[Begin Document extract]

Second, the Court must determine "whether the facts alleged in the complaint are sufficient to show that the plaintiff has a plausible claim for relief.' Fowler, 578 F.3d at 211 (quoting Ashcroft v. Iqbal, 556 U.S. 662, 679 (2009)). A claim is facially plausible "when the plaintiff pleads factual content that allows the court to draw the reasonable inference that the defendant is liable for the misconduct alleged." Iqbal, 556 U.S. at 678. This is a context-specific determination, requiring the Court "to draw on its judicial experience and common sense." Id. at 679. At bottom, "[t]he complaint must state enough facts to raise a reasonable expectation that discovery will reveal evidence of [each] necessary element" of a claim. Wilkerson v. New Media Tech. Charter Sch. Inc., 522 F.3d 315, 321 (3d Cir. 2008) (internal quotation marks omitted).

"[W]hen the allegations in a complaint, however true, could not raise a claim of entitlement to relief, this basic deficiency should... be exposed at the point of minimum expenditure of time and money by the parties and the court." Bell Atl. Corp. v. Twombly, 550 U.S. 544, 558 (2007) (internal quotation marks omitted). Finally, although a non-fraud claim need not be pled with particularity or specificity, that claim must "give the defendant fair notice of what the... claim is and the grounds upon which it rests." Id. at 555.

[End Document extract]
[Begin Extracted data]

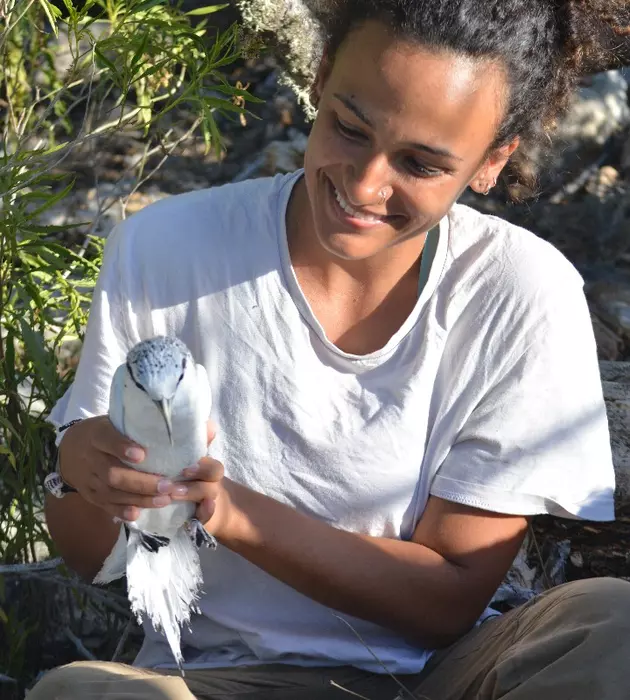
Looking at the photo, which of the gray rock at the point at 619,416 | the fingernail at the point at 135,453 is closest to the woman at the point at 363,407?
the fingernail at the point at 135,453

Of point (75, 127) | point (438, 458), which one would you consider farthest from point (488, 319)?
point (75, 127)

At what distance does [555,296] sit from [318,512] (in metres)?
0.53

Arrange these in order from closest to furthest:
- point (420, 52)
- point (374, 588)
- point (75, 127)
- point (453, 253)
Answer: point (420, 52)
point (374, 588)
point (453, 253)
point (75, 127)

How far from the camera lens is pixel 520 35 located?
1.50 m

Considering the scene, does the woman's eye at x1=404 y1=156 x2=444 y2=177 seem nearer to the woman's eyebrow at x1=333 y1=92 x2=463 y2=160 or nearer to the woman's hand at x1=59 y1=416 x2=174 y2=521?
the woman's eyebrow at x1=333 y1=92 x2=463 y2=160

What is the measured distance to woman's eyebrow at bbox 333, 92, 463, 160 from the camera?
1.46 meters

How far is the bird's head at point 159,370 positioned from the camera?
129cm

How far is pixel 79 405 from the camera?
164 centimetres

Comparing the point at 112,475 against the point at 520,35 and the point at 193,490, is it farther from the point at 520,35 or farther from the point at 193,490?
the point at 520,35

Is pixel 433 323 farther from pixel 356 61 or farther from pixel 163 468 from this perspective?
pixel 163 468

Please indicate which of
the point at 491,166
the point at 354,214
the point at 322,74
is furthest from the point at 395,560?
the point at 322,74

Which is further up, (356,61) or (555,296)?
(356,61)

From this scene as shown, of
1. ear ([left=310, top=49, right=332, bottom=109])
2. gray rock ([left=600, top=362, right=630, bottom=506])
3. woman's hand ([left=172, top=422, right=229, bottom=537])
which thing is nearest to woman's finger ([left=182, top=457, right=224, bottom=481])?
woman's hand ([left=172, top=422, right=229, bottom=537])

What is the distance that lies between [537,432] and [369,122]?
57cm
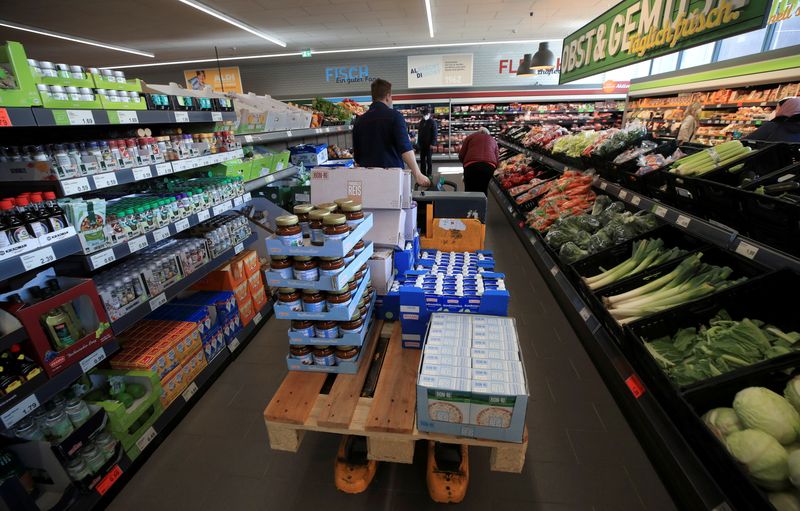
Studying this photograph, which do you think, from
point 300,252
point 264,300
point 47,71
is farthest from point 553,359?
point 47,71

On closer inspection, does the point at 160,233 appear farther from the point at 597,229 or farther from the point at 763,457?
the point at 597,229

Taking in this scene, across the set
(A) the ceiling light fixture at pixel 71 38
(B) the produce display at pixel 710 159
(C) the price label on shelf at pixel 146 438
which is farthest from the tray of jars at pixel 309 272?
(A) the ceiling light fixture at pixel 71 38

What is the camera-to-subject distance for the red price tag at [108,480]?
174 centimetres

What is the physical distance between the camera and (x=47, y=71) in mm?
1646

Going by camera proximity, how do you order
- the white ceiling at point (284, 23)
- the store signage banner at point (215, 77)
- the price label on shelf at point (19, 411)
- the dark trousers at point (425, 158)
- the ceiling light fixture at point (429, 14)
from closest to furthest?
the price label on shelf at point (19, 411) < the white ceiling at point (284, 23) < the ceiling light fixture at point (429, 14) < the dark trousers at point (425, 158) < the store signage banner at point (215, 77)

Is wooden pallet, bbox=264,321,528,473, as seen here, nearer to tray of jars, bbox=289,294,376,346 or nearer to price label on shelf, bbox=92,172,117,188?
tray of jars, bbox=289,294,376,346

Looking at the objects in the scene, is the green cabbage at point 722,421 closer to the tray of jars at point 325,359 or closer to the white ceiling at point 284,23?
the tray of jars at point 325,359

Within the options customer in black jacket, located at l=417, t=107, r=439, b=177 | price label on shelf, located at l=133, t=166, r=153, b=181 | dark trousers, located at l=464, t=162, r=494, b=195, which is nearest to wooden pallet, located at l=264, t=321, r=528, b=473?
price label on shelf, located at l=133, t=166, r=153, b=181

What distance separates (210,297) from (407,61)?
42.5 feet

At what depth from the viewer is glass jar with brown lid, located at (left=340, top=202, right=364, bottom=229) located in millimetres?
1691

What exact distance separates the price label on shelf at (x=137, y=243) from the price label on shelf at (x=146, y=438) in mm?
1018

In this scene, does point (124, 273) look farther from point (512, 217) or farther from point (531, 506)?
point (512, 217)

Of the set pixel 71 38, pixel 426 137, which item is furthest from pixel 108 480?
pixel 71 38

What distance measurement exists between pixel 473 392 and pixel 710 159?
2166 millimetres
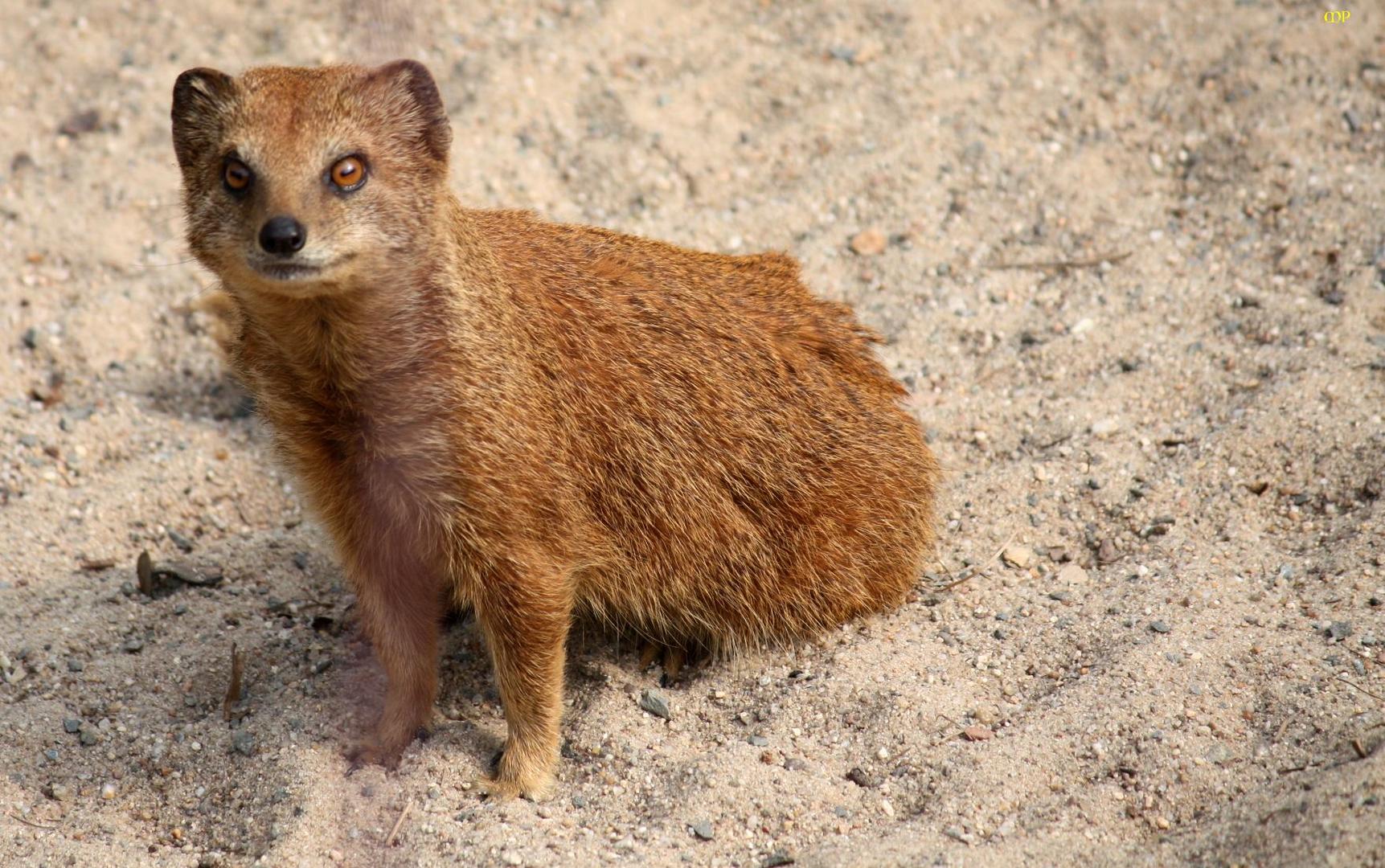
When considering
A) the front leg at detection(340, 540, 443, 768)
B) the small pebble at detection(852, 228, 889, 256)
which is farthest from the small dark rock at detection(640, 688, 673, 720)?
the small pebble at detection(852, 228, 889, 256)

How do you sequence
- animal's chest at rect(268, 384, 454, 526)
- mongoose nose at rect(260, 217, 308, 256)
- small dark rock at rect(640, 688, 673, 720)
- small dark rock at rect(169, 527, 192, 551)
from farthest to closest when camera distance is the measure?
small dark rock at rect(169, 527, 192, 551), small dark rock at rect(640, 688, 673, 720), animal's chest at rect(268, 384, 454, 526), mongoose nose at rect(260, 217, 308, 256)

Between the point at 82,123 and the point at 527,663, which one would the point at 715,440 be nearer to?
the point at 527,663

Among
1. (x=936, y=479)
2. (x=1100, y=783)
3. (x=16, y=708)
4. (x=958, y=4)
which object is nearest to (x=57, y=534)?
(x=16, y=708)

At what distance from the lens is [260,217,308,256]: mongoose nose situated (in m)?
3.02

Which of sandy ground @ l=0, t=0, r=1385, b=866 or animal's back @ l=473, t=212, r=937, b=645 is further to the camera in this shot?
animal's back @ l=473, t=212, r=937, b=645

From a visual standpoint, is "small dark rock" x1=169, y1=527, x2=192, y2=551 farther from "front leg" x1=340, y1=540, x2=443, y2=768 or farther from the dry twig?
the dry twig

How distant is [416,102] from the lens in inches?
136

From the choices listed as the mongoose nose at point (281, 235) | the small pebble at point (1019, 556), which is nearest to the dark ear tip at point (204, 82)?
the mongoose nose at point (281, 235)

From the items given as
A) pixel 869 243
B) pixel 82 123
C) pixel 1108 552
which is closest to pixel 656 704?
pixel 1108 552

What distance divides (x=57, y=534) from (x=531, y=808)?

[End Extracted data]

Task to carry out
Reproduce the full passage on pleading standards word for word, leaving out the entries.

Answer in full
Second, the Court must determine "whether the facts alleged in the complaint are sufficient to show that the plaintiff has a plausible claim for relief.' Fowler, 578 F.3d at 211 (quoting Ashcroft v. Iqbal, 556 U.S. 662, 679 (2009)). A claim is facially plausible "when the plaintiff pleads factual content that allows the court to draw the reasonable inference that the defendant is liable for the misconduct alleged." Iqbal, 556 U.S. at 678. This is a context-specific determination, requiring the Court "to draw on its judicial experience and common sense." Id. at 679. At bottom, "[t]he complaint must state enough facts to raise a reasonable expectation that discovery will reveal evidence of [each] necessary element" of a claim. Wilkerson v. New Media Tech. Charter Sch. Inc., 522 F.3d 315, 321 (3d Cir. 2008) (internal quotation marks omitted).

"[W]hen the allegations in a complaint, however true, could not raise a claim of entitlement to relief, this basic deficiency should... be exposed at the point of minimum expenditure of time and money by the parties and the court." Bell Atl. Corp. v. Twombly, 550 U.S. 544, 558 (2007) (internal quotation marks omitted). Finally, although a non-fraud claim need not be pled with particularity or specificity, that claim must "give the defendant fair notice of what the... claim is and the grounds upon which it rests." Id. at 555.